Igual que no me molestan los lunes y odio los martes, enero me pasa sin pena, pero no soporto febrero. Supongo que es porque del impulso del año nuevo apenas queda una sombra y, a la vez, los propósitos siguen suficientemente frescos para tener presente que los estamos ya incumpliendo. Sin embargo, este año habrá sido la excepción que confirma la regla: febrero ha sido bonito. Ha pasado el mes en un tris y de repente marzo ha llegado trayendo la cuaresma y con la primavera pisándole los pies. Los veintiocho días han durado realmente un suspiro. Es curioso: frases de este estilo las oía a mis mayores y no hace tanto las tachaba de absurdas. Hará unas semanas, me sorprendí al ver que uno de los discos de hace poco de Els Amics de les Arts cumplía los diez años de su estreno. Ah, el tiempo, tan objetivo e igualmente tan grotescamente subjetivo.

Decidí poner fin a la gran laguna de no haber leído el Antiguo Testamento completo. Sé que es empresa que habrá de durar unos cuantos meses y para la que no tengo -como no tengo para nada- ninguna prisa. Me hice con una Biblia de letra normal, que viene con mucha advertencia porque no lleva notas al pie de página que expliquen la interpretación correcta -es sólo una-, pero que es mucho más agradable a la vista. He leído el Génesis y el Éxodo con fascinación por la riqueza literaria que exhalan en esa forma de narrar tan pedagógica, de cuento familiar. Además, llama la atención cómo, desde el inicio, esa historia de la salvación está repleta de disputas familiares y hombres rotos.

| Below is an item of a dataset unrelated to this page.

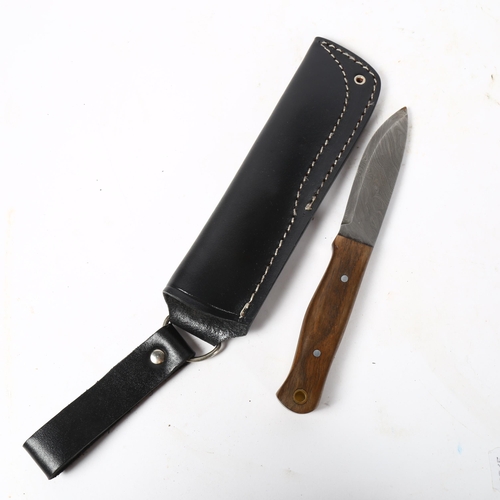 141 - A hunting knife with Damascus steel blade, and leather scabbard, blade length 10cm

Otra gran laguna que he asaltado también este mes ha sido La Divina Comedia. Dante suena poderoso y puede pensarse que es poco accesible. No obstante, compruebo de nuevo que los clásicos son clásicos por algo. Y con relación a ello: si no es por asuntos profesionales, cada vez me resultan más prescindibles las explicaciones minuciosas que dan la clave para comprender una obra, como si el lector medio no tuviera la capacidad para disfrutar de un texto sin la iluminación de algún estudioso experto en el tema.

He empezado un par de libros que he abandonado al poco. Y no vengo hablar de ellos, sino a hacer bandera de no obstinarse en seguir una lectura con la que no se esté disfrutando. Con la de alternativas disponibles, qué necesidad habrá de pasarlo mal. Hay libros que no casan con todos los gustos o que no encajan con todos los momentos. Forzar la conexión no suele dar en ningún campo buenos resultados. Mejor dejarlo para más adelante, aunque más adelante termine traduciéndose a menudo en un nunca. Qué más da.

Al hacer repaso de febrero, me doy cuenta de que no he visto ni una sola película en todo el mes. Vi algún capítulo de Father Brown, una serie de la BBC muy inocente y simpática, que se deja ver cuando uno está cansado y no quiere complicaciones. En esa misma línea, también vi algunos capítulos de El pueblo, que junta todos los estereotipos posibles de España en unas escenas entre costumbristas, cómicas y algo nostálgicas (aunque temo que, conforme avanza, la serie se empobrece bastante). Y como buena partidaria de volver a lo que nos gustó, he vuelto a Mad Men, que todavía no ha perdido nada con los años. Y si nos gustó fue por la estética, por los cambios bien retratados de la época, por la lucidez de los diálogos. Sobre todo, nos gustó porque trata de conflictos internos, de aspiraciones y fracasos, de buenas intenciones y debilidades, de ansias de amor y vulnerabilidad, de errores, orgullos y recomienzos, de búsqueda de paz. Mad Men habla, en fin, de cada uno de nosotros.